Wir werden daher in der kommenden Zeit Auszüge aus den Werken von Genossen veröffentlichen, deren Schriften mittlerweile als „Klassiker“ der antikolonialen Befreiung und der Klassenkämpfe in den unterdrückten, unterentwickelten und abhängen Ländern gelten, die aber in der kommunistischen Bewegung – jedenfalls in Deutschland – noch immer viel zu wenig berücksichtigt und gewürdigt werden. Wir werden uns dabei auf Auszüge konzentrieren, die, trotz der Tatsache, dass die Texte häufig Jahrzehnte alt sind, auch für die heutige Zeit wichtige Analysen, Erkenntnisse und Denkanstöße liefern.

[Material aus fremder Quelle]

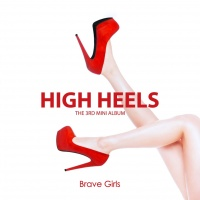 High Heels (3rd Mini Album) - Brave Girls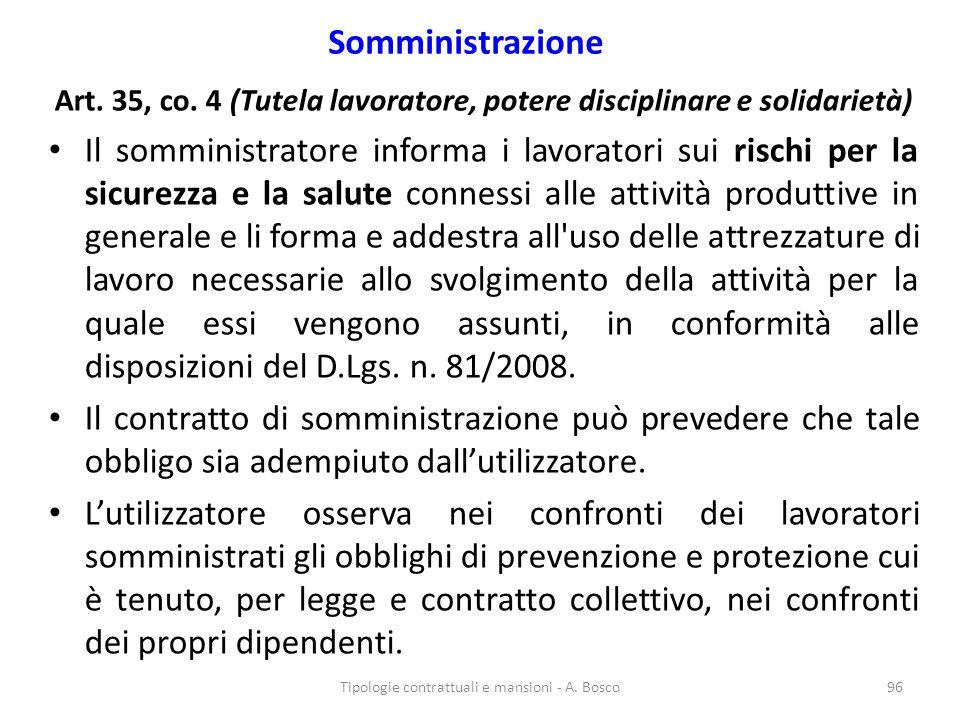 Somministrazione Art. 35, co. 4 (Tutela lavoratore, potere disciplinare e solidarietà) Il somministratore informa i lavoratori sui rischi per la sicur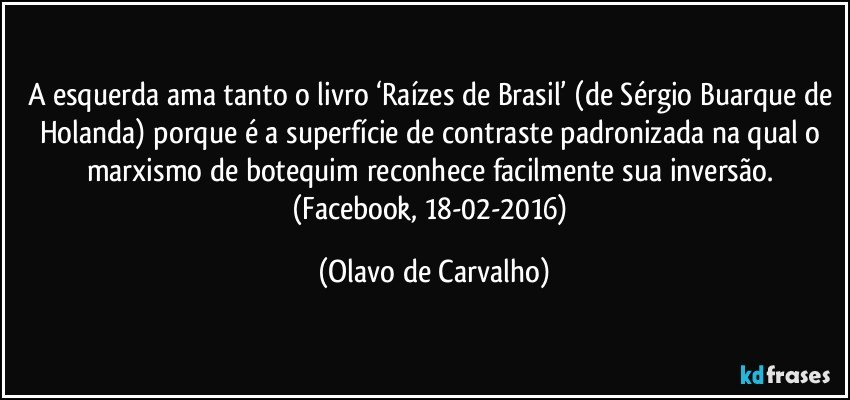 A Esquerda Ama Tanto O Livro Raízes De Brasil De Sérgio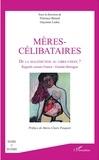 Florence Binard et Guyonne Leduc - Mères-célibataires - De la malédiction au libre-choix ? Regards croisés France / Grande-Bretagne.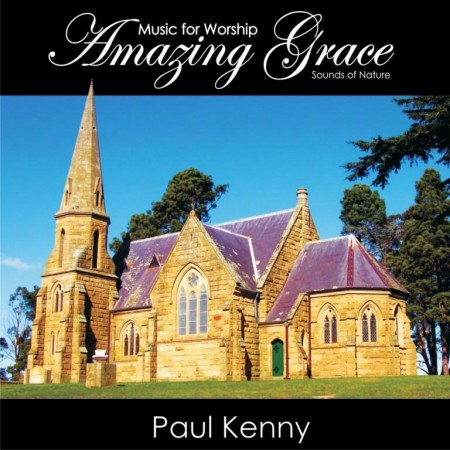 Paul Kenny - Amazing Grace Music For Worship (2014)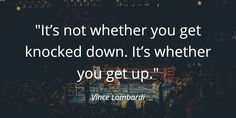Time For 🕚 Coach Vince Lombardi reminds us that no matter how many times you're knocked down, you should always get back up. Do you agree? Lucky Quotes, Vince Lombardi, Get Back Up, Monday Motivation, Motivational Quotes, Inspirational, Times, Motivating Quotes, Quotes Motivation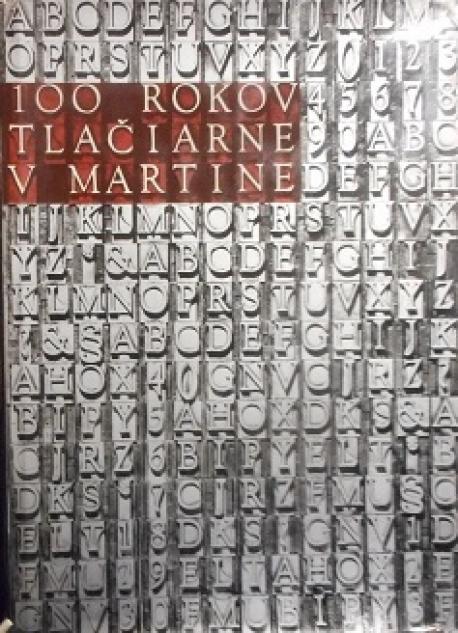 100 rokov Tlačiarne v Martine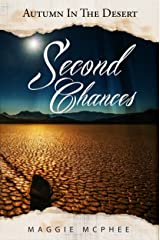 Second Chances (Autumn In The Desert Book 2) Kindle Edition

Wir beginnen mit einem Text von Amílcar Cabral. Cabral wurde 1924 in Guinea-Bissau geboren und entwickelte sich später zu einem der herausragendsten revolutionären Führer und Theoretiker Afrikas: 1956 gründete er die Afrikanische Partei für die Unabhängigkeit von Guinea und Kap Verde (PAIGC) und – gemeinsam mit Agostinho Neto, den er während seines Studiums in Lissabon kennengelernt hatte – die Volksbewegung zur Befreiung Angolas (MPLA). Beide Parteien nahmen Anfang der 1960er Jahre den bewaffneten Kampf gegen das portugiesische Kolonialregime auf. In Ghana, wo Kwame Nkrumah Präsident war, ließen sich die PAIGC-Kämpfer ausbilden. Auch zum sozialistischen Lager knüpfte Cabrals Befreiungsbewegung enge Kontakte und erhielt von dort zum einen Waffen und sogar Kämpfer, aber auch Ausbildung, mit deren Hilfe sie in den befreiten Gebieten eine flächendeckende medizinische und landwirtschaftliche Versorgung sicherstellen konnte. Am 20. Januar 1973, acht Monate vor der Unabhängigkeit Guinea-Bissaus, wurde Amílcar Cabral von einem portugiesischen Agenten ermordet. Auf Deutsch erschienen drei Bücher mit gesammelten Texten von ihm: 1968 beim Verlag Oberbaumpresse, 1974 im Rotbuch-Verlag und 1983 bei Edition CON.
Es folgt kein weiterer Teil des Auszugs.